(WHAT TO PRODUCE):
Output exactly, please, the lines of the records below from the one containing "How far from (18,163)" through the final line.

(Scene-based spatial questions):
= = = = =

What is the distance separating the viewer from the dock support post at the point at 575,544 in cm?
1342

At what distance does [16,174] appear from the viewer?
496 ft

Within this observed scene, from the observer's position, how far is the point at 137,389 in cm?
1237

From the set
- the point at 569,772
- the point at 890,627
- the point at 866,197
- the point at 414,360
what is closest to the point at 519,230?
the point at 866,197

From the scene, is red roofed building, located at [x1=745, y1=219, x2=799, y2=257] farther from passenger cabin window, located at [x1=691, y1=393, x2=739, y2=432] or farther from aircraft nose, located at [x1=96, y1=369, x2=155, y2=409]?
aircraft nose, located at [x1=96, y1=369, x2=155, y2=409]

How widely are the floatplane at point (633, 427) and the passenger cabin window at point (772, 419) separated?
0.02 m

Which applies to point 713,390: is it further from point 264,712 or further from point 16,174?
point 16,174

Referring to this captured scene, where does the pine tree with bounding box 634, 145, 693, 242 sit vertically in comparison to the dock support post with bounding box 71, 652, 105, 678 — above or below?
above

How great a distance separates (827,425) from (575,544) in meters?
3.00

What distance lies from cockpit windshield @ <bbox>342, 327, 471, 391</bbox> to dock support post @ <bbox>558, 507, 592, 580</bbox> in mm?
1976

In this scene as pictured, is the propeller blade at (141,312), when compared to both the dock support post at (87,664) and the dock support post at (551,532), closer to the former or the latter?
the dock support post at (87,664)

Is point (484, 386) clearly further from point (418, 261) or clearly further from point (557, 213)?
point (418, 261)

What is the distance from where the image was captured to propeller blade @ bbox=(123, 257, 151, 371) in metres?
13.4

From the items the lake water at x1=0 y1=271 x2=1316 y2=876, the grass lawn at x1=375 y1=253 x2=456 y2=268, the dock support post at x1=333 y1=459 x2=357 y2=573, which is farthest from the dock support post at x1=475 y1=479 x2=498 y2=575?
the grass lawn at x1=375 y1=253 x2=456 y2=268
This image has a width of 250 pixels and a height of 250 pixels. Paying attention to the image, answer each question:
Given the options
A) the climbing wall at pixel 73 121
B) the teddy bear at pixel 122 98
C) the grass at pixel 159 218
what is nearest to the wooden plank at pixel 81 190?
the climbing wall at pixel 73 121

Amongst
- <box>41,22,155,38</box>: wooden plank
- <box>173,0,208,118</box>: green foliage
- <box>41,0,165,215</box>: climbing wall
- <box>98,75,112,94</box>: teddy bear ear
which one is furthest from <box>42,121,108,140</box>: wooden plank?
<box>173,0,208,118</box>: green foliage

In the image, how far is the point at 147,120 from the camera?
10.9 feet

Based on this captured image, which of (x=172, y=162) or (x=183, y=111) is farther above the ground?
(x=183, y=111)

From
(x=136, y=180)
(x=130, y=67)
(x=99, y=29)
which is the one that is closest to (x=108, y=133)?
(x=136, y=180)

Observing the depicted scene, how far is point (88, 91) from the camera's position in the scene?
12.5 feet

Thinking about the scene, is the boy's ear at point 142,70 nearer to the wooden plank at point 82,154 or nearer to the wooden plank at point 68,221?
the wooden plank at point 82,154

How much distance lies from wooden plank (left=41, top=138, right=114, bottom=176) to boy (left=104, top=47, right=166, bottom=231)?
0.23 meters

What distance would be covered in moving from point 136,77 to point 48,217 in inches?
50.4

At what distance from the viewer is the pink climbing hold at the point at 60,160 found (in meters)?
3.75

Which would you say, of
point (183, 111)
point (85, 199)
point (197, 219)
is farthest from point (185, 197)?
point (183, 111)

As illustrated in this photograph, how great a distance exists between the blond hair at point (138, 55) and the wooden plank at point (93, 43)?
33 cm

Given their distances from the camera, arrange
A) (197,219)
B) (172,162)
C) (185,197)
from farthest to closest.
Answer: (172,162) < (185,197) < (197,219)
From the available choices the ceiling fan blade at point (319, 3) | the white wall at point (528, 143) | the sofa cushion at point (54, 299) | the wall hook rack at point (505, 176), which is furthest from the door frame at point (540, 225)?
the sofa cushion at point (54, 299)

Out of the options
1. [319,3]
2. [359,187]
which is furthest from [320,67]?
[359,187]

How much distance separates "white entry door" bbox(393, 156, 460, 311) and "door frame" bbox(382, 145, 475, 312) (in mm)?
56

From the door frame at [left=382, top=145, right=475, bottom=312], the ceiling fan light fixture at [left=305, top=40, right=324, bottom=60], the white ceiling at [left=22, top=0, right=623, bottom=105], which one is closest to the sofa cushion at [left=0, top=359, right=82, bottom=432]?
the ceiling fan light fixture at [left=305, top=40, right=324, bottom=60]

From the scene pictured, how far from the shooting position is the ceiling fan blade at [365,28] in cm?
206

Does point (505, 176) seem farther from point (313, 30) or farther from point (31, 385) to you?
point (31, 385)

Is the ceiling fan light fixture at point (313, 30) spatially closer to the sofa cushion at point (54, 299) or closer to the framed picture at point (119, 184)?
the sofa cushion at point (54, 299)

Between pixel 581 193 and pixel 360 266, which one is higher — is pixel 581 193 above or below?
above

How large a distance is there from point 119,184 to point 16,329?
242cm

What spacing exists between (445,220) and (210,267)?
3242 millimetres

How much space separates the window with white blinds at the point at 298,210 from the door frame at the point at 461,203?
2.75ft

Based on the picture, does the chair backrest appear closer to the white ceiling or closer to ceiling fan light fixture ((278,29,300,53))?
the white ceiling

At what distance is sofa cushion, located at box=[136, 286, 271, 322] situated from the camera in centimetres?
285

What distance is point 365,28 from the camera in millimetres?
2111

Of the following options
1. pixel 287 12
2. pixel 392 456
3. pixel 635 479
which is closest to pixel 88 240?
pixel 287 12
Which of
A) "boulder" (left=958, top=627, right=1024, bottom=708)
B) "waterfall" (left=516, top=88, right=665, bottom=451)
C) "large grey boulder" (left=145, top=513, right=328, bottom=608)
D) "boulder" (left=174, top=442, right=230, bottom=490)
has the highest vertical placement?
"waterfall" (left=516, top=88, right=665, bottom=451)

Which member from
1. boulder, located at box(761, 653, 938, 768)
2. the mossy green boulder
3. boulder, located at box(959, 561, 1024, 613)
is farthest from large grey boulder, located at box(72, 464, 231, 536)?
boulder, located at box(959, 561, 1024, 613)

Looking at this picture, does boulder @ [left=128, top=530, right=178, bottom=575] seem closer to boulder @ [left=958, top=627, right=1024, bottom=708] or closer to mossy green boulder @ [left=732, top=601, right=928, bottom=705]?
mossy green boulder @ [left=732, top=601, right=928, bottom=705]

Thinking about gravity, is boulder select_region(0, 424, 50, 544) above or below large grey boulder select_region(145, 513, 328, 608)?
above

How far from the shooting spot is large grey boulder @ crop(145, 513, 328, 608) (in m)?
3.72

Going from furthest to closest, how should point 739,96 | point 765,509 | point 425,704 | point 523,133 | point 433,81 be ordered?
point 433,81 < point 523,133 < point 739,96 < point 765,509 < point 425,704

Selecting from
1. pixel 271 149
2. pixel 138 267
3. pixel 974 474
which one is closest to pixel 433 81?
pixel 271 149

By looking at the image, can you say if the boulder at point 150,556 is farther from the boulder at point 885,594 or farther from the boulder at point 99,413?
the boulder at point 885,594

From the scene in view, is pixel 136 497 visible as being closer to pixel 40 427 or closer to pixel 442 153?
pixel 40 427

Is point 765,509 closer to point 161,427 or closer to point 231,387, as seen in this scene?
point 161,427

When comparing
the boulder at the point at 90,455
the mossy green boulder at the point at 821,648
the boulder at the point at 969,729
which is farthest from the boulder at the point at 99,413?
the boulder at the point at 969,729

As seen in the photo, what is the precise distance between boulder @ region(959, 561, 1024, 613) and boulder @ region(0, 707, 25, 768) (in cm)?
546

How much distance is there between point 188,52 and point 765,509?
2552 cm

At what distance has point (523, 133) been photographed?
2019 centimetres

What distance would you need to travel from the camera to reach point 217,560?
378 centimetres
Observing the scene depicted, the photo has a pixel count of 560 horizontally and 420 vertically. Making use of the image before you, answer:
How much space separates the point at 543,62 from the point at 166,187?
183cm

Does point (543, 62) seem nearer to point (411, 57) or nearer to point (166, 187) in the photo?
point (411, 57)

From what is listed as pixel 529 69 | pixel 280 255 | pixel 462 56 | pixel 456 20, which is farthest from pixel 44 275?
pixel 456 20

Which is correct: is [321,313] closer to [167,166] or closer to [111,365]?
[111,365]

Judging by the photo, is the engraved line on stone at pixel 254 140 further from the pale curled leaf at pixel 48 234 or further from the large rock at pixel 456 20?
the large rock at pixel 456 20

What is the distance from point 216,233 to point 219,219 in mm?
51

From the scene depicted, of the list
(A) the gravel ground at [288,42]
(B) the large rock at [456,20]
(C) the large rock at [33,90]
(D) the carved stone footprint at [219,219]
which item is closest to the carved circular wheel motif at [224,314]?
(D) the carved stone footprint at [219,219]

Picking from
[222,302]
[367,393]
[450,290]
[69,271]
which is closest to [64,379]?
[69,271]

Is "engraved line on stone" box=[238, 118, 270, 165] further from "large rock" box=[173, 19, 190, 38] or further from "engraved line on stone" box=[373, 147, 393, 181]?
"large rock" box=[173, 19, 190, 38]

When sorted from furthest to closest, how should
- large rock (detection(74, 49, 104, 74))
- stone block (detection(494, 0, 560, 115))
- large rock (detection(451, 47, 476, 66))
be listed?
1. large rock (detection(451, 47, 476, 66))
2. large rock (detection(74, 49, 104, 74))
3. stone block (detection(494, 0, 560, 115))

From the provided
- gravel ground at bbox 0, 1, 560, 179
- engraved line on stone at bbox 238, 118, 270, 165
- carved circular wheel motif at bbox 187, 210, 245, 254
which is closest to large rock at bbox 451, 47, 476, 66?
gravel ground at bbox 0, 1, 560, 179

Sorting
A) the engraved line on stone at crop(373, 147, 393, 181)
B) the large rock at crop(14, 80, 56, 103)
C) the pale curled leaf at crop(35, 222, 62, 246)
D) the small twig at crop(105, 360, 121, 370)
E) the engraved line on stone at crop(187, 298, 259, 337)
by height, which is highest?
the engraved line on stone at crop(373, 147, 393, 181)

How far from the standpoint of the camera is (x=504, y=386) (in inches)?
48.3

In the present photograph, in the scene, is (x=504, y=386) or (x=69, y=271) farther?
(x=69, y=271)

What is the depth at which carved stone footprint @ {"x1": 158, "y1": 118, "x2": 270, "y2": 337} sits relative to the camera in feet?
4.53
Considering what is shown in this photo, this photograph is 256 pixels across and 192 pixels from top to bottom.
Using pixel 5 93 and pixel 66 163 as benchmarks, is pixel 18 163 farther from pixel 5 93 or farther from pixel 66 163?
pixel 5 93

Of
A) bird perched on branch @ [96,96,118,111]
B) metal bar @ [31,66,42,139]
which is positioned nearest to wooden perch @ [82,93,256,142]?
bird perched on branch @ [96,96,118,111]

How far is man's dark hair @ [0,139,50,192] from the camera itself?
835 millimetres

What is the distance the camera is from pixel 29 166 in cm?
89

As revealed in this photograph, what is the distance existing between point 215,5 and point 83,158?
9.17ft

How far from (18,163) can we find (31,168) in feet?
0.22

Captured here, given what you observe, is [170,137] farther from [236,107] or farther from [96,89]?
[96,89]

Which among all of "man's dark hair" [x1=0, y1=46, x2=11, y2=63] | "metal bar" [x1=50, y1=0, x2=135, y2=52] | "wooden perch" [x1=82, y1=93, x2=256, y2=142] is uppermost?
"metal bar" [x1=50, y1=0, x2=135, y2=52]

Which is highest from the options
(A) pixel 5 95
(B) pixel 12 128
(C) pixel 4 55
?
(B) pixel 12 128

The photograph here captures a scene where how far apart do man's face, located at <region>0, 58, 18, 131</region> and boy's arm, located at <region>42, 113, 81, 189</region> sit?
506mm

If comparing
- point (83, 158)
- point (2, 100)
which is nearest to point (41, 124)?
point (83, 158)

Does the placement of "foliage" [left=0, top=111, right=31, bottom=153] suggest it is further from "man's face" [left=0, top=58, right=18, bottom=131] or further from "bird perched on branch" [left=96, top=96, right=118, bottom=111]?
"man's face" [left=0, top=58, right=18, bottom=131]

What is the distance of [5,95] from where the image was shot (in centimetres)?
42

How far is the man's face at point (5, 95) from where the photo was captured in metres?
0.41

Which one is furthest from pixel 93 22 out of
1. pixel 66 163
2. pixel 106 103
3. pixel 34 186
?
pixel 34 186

= = = = =

(ANSWER TO THIS EXERCISE):
How far from (18,163) can we find (31,168) in feet?
0.22

Captured here, given what you observe, is [170,137] farther from [236,107] or farther from [96,89]?
[96,89]

Which among all of "man's dark hair" [x1=0, y1=46, x2=11, y2=63] | "metal bar" [x1=50, y1=0, x2=135, y2=52] | "wooden perch" [x1=82, y1=93, x2=256, y2=142] is uppermost?
"metal bar" [x1=50, y1=0, x2=135, y2=52]

Which is highest from the options
(A) pixel 5 95
(B) pixel 12 128
(C) pixel 4 55
?
(B) pixel 12 128

The photograph here captures a scene where how far apart do man's face, located at <region>0, 58, 18, 131</region> and boy's arm, located at <region>42, 113, 81, 189</region> sit?
506mm

If comparing
- point (83, 158)
- point (2, 100)
which is nearest to point (41, 124)?
point (83, 158)

Does the placement of "foliage" [left=0, top=111, right=31, bottom=153] suggest it is further from "man's face" [left=0, top=58, right=18, bottom=131] or further from "bird perched on branch" [left=96, top=96, right=118, bottom=111]?
"man's face" [left=0, top=58, right=18, bottom=131]

What is the distance of [5,95] from where the image was shot (in centimetres)?
42

How far is the man's face at point (5, 95) from where the photo was captured in metres?
0.41

Which one is furthest from pixel 93 22 out of
1. pixel 66 163
2. pixel 106 103
3. pixel 34 186
?
pixel 34 186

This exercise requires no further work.